= 課題一覧 =
a - 抜粋本文で、シリーズ最高峰を目指してプロジェクトが取り入れたとされる要素は何ですか?すべて挙げてください。
b - 抜粋本文の「安田陽介氏(なりきり、コアグランナートミカ担当)」から「うに伝える演出となっている。」までを、両端を含めて一字一句そのまま書き写してください。
c - 抜粋本文によると、「アースグランナー」プロジェクトが“総合力”に焦点を当てたのはなぜですか?1〜3文で説明してください。

= 抜粋本文 =
»»
インタビュー

トミカ50周年の集大成「トミカ絆合体 アースグランナー」開発者に聞く!プロジェクトに込めた情熱

“合体ロボット×トミカ×変身ヒーロー”男の子の夢詰め合わせ

 「日本の子どもたちに国産車のミニカーで遊んでもらいたい」という想いのもと誕生した「トミカ」。その第1弾を飾ったのは「トミカ ブルーバードSSSクーペ」で、1970年8月18日に発売された。以来、「トミカ」は実際に街を走っている車をモデルとし、新型車の登場や自動車のトレンドの変化にも合わせて時代とともに歩んできた。2020年1月時点で、1,050以上の車種を発売、累計販売台数は6億7,000万台を超える。

 そんなタカラトミーのミニカー「トミカ」シリーズは今年2020年で誕生から50周年を迎える。「アニバーサリーに相応しい企画を」という思いから生まれたのが「トミカ絆合体 アースグランナー」というプロジェクトだ。TVアニメ、ホビー展開する本作は、トミカを軸に、変身ヒーローと巨大ビークル、そして変形合体するロボを組み合わせた、“全部入り”の作品となっている。

 タカラトミーの集大成とも言える「アースグランナー」。プロジェクトの成り立ちや今後の展開について、同社で玩具開発を担当している井上拓哉氏(ロボ担当)と、安田陽介氏(なりきり、コアグランナー担当)の2人にお話を伺った。

今回のインタビュイー
井上拓哉氏(ロボ担当)
安田陽介氏(なりきり、コアグランナートミカ担当)

ミッションは“前作を越えること”

 「アースグランナー」の前シリーズにあたる「トミカハイパーレスキュー ドライブヘッド 機動救急警察」は、プロポーションにすぐれ、かっこいい玩具として仕上がった。始動した「アースグランナー」プロジェクトに求められたのは、そのかっこよさを越えることだったと井上氏は話す。そこで、プロジェクトは“総合力”に焦点を当てた。変形・合体・音声・変身ヒーロー・なりきりグッズとの連動ギミックなど、ありとあらゆる要素を取り入れることで、シリーズ最高峰となることを目指したのだ。

 プロジェクト開始から約3年を経て、TVアニメ「トミカ絆合体 アースグランナー」は、4月5日よりテレビ大阪・テレビ東京系列全国6局ネットで毎週日曜あさ9時30分から放送されている。本プロジェクトでは、アニメでの演出と、それを忠実に再現したロボットの玩具、ヒーローのなりきりセットといったグッズを展開。トミカを中心に、大人も子供も楽しめる商品・コンテンツをラインナップしていく。

4月より放送中のTVアニメ「トミカ絆合体 アースグランナー」

 アニメの作中では、搭乗者の駆動兄弟がコアグランナーと呼ばれる車に乗り、ヒーローに変身、コアグランナーと中型ビークルのガオグランナーが合体、ガオグランナー同士が合体しロボット形態に変身するという一連の流れで変形・合体アクションを見せる。このシーンにすべてのマシンやアイテムの魅力を集約し、たたみかけるように演出する。子供の目には、変身アイテムやヒーロー、ビークルの変形、合体、そして決めポーズを取るロボットの姿が映る。それらのかっこよさを一目で分かるように伝える演出となっている。
««
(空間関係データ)
»»
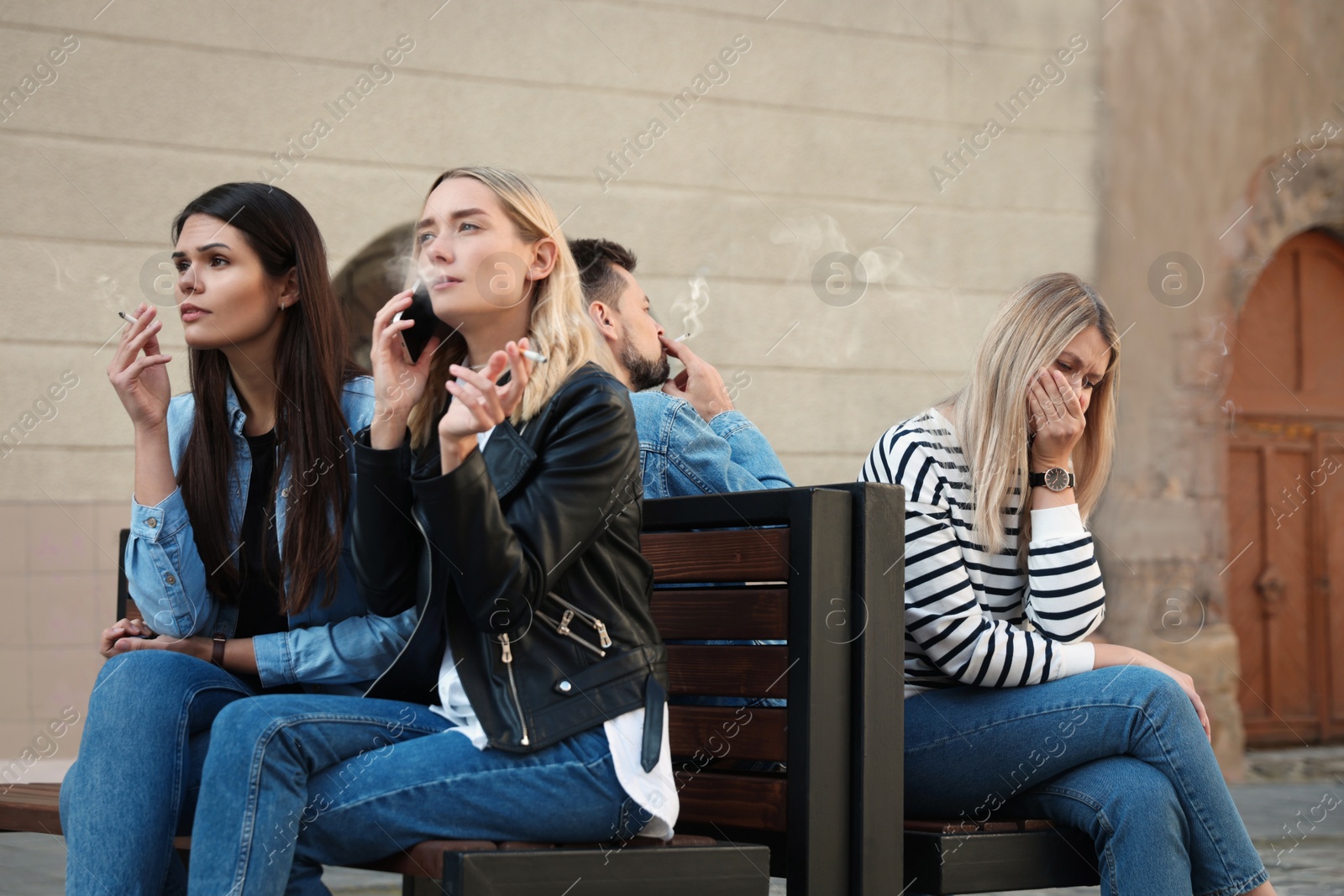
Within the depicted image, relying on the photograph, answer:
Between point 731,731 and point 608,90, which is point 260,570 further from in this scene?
point 608,90

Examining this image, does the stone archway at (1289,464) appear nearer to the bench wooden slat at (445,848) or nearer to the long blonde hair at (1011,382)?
the long blonde hair at (1011,382)

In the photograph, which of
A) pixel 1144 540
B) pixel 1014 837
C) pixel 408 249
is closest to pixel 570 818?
pixel 1014 837

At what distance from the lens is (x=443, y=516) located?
1.97 metres

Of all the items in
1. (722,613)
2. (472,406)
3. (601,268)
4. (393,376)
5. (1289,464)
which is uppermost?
(1289,464)

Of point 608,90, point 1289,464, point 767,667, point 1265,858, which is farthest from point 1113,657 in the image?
point 1289,464

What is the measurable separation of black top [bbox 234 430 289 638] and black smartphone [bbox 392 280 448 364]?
1.49 feet

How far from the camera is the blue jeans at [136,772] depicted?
221 cm

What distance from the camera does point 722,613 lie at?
103 inches

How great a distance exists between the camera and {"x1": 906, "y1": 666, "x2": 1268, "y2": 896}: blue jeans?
2.47m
««
= 各課題の解答 =
a - 変形、合体、音声、変身ヒーロー、なりきりグッズとの連動ギミック

b -
安田陽介氏(なりきり、コアグランナートミカ担当)

ミッションは“前作を越えること”

 「アースグランナー」の前シリーズにあたる「トミカハイパーレスキュー ドライブヘッド 機動救急警察」は、プロポーションにすぐれ、かっこいい玩具として仕上がった。始動した「アースグランナー」プロジェクトに求められたのは、そのかっこよさを越えることだったと井上氏は話す。そこで、プロジェクトは“総合力”に焦点を当てた。変形・合体・音声・変身ヒーロー・なりきりグッズとの連動ギミックなど、ありとあらゆる要素を取り入れることで、シリーズ最高峰となることを目指したのだ。

 プロジェクト開始から約3年を経て、TVアニメ「トミカ絆合体 アースグランナー」は、4月5日よりテレビ大阪・テレビ東京系列全国6局ネットで毎週日曜あさ9時30分から放送されている。本プロジェクトでは、アニメでの演出と、それを忠実に再現したロボットの玩具、ヒーローのなりきりセットといったグッズを展開。トミカを中心に、大人も子供も楽しめる商品・コンテンツをラインナップしていく。

4月より放送中のTVアニメ「トミカ絆合体 アースグランナー」

 アニメの作中では、搭乗者の駆動兄弟がコアグランナーと呼ばれる車に乗り、ヒーローに変身、コアグランナーと中型ビークルのガオグランナーが合体、ガオグランナー同士が合体しロボット形態に変身するという一連の流れで変形・合体アクションを見せる。このシーンにすべてのマシンやアイテムの魅力を集約し、たたみかけるように演出する。子供の目には、変身アイテムやヒーロー、ビークルの変形、合体、そして決めポーズを取るロボットの姿が映る。それらのかっこよさを一目で分かるように伝える演出となっている。

c - 前シリーズの「トミカハイパーレスキュー ドライブヘッド 機動救急警察」は、プロポーションにすぐれたかっこいい玩具に仕上がっていました。新プロジェクトにはそのかっこよさを越えることが求められたため、あらゆる要素を取り入れてシリーズ最高峰を目指したのです。